▶ _SOURCE DOCUMENT_
□ □ □ □ □ □ □
Further, a device or system that is configured in a certain way is configured in at least that way, but it can also be configured in other ways than those specifically described.

The feature or features of one embodiment may be applied to other embodiments, even though not described or illustrated, unless expressly prohibited by this disclosure or the nature of the embodiments.

Some details associated with the embodiments described above and others are described below.

BRIEF DESCRIPTION OF THE DRAWINGS

The following drawings illustrate by way of example and not limitation. For the sake of brevity and clarity, every feature of a given structure is not always labeled in every figure in which that structure appears. Identical reference numbers do not necessarily indicate an identical structure. Rather, the same reference number may be used to indicate a similar feature or a feature with similar functionality, as may non-identical reference numbers.

FIG. 1A is a side view of one of the present systems for removing a thrombus that includes a receiver, a first tube connected to the receiver, a positioning element connected to the first tube, a receiver-supporting element, and a second tube.

FIG. 1B depicts the system of FIG. 1A in an insertion configuration in which at least a portion of each of the receiver-supporting element, the first tube, and the self-expanding receiver are positioned within the second tube, with the receiver being compressed by the second tube.

FIG. 1C is a cross-sectional view of the system of FIG. 1A taken along line 1C-1C of FIG. 1B.

FIG. 1D is an enlarged, partial cross-sectional view of the system of FIG. 1A.

FIGS. 1E-1G are cross-sectional views of the system of FIG. 1A taken along lines 1E-1E, 1F-1F, and 1G-1G, respectively, of FIG. 1C.
□ □ □ □ □ □ □
▶ _EXERCISE DATA_
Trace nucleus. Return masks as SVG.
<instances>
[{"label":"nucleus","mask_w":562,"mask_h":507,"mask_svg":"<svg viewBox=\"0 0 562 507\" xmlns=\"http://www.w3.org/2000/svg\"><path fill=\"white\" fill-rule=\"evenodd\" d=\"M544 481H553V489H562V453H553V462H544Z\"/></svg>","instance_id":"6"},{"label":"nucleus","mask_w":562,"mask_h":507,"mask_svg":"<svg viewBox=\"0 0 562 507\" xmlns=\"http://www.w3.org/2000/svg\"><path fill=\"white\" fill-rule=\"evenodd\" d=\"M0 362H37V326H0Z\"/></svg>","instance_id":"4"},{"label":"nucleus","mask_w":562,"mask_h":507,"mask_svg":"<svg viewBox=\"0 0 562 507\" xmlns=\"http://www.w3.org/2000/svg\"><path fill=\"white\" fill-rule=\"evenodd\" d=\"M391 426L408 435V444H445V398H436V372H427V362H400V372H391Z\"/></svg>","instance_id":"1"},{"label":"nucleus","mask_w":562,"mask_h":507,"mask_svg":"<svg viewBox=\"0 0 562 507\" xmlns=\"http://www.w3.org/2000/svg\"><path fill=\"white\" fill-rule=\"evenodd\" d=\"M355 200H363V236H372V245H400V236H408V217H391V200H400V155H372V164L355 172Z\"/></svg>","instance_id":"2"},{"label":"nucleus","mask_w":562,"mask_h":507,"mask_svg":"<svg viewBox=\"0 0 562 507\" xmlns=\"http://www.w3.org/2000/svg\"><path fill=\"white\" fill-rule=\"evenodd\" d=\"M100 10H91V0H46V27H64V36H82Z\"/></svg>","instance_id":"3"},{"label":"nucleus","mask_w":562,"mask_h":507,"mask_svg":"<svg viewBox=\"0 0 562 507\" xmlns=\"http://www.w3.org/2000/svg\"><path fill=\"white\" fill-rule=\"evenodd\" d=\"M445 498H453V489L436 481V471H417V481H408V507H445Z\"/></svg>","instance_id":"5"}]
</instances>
□ □ □ □ □ □ □
▶ _TASKS TO PERFORM_
1) Which components does the thrombus-removal passage say the system shown in FIG. 1A includes? List all of them.
2) Do these statements agree with the thrombus-removal passage? Answer yes or no for each, and quote the words that decide it.
(a) Identical reference numbers always indicate an identical structure.
(b) In the insertion configuration of FIG. 1B, the receiver is compressed by the second tube.
(c) FIG. 1C is taken along line 1C-1C of FIG. 1A.
3) Retype the stretch of the thrombus-removal passage from "The feature or" through "of the embodiments.".

▶ _PROBLEM SOLUTIONS_
1)
- a receiver
- a first tube connected to the receiver
- a positioning element connected to the first tube
- a receiver-supporting element
- a second tube

2)
(a) No: "Identical reference numbers do not necessarily indicate an identical structure."
(b) Yes: "with the receiver being compressed by the second tube."
(c) No: "taken along line 1C-1C of FIG. 1B."

3)
The feature or features of one embodiment may be applied to other embodiments, even though not described or illustrated, unless expressly prohibited by this disclosure or the nature of the embodiments.